Safeguards: Authorisation and Oversight
The Bill contains new proposals on strengthening the authorisation process of issuing warrants for interception (by introducing an element of judicial review) and strengthening oversight (by combining the three existing oversight bodies into one headed by a senior judge) but it is unclear what the role and effectiveness of the judiciary will actually be, and this has already been questioned by civil society.
But the fact remains that the existing and proposed powers to collect citizens’ communications and data raise many questions and concerns for privacy. It could be argued that the powers that exist, and are being sought, when taken as a whole are so sweeping and intrusive that they call into question whether any authorisation or oversight regime could provide sufficient checks and balances to control it.

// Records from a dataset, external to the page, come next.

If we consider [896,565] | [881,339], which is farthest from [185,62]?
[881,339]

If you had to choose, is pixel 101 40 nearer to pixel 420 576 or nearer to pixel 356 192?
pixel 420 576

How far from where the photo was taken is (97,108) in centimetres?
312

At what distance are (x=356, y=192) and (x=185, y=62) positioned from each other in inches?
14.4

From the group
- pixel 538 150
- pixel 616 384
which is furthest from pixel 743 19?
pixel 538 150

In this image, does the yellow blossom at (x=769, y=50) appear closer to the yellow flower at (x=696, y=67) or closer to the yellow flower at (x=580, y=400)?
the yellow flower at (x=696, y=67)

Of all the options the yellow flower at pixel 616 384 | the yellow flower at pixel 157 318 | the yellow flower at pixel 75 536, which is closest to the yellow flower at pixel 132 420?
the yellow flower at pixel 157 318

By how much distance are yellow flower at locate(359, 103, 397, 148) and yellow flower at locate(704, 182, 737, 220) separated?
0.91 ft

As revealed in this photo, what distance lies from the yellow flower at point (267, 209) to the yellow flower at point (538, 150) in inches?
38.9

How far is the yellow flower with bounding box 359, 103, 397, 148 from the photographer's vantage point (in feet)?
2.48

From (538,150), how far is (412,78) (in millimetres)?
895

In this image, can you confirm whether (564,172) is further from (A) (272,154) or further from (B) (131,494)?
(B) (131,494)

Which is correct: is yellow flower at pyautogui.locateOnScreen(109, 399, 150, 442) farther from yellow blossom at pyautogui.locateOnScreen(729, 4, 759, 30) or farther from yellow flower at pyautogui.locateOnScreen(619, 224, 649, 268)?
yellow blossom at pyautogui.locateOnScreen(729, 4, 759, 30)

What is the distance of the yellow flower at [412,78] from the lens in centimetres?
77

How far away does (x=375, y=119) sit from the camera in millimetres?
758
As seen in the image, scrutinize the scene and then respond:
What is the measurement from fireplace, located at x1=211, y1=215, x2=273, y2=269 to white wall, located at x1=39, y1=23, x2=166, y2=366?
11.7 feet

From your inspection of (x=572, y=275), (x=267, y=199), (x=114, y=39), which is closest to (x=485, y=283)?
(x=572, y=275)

Now that the capabilities won and sought for control over people’s communications have been laid bare, the debate will start. Telecommunications companies (under the draft Bill definition) have a central role in collecting and providing a range of data, but the details of who, what, when and where are not clear. There are many questions companies should be asking about their obligations to collect data under this draft Bill and over the coming months companies should outline to the extent possible what these obligations mean, in an open and transparent way. There are also many technical terms in the draft Bill that need clear definitions and should not be muddled by any stakeholder to strengthen their own position.
The Bill should of course adequately address security needs, but it must also strengthen, safeguard, and protect human rights.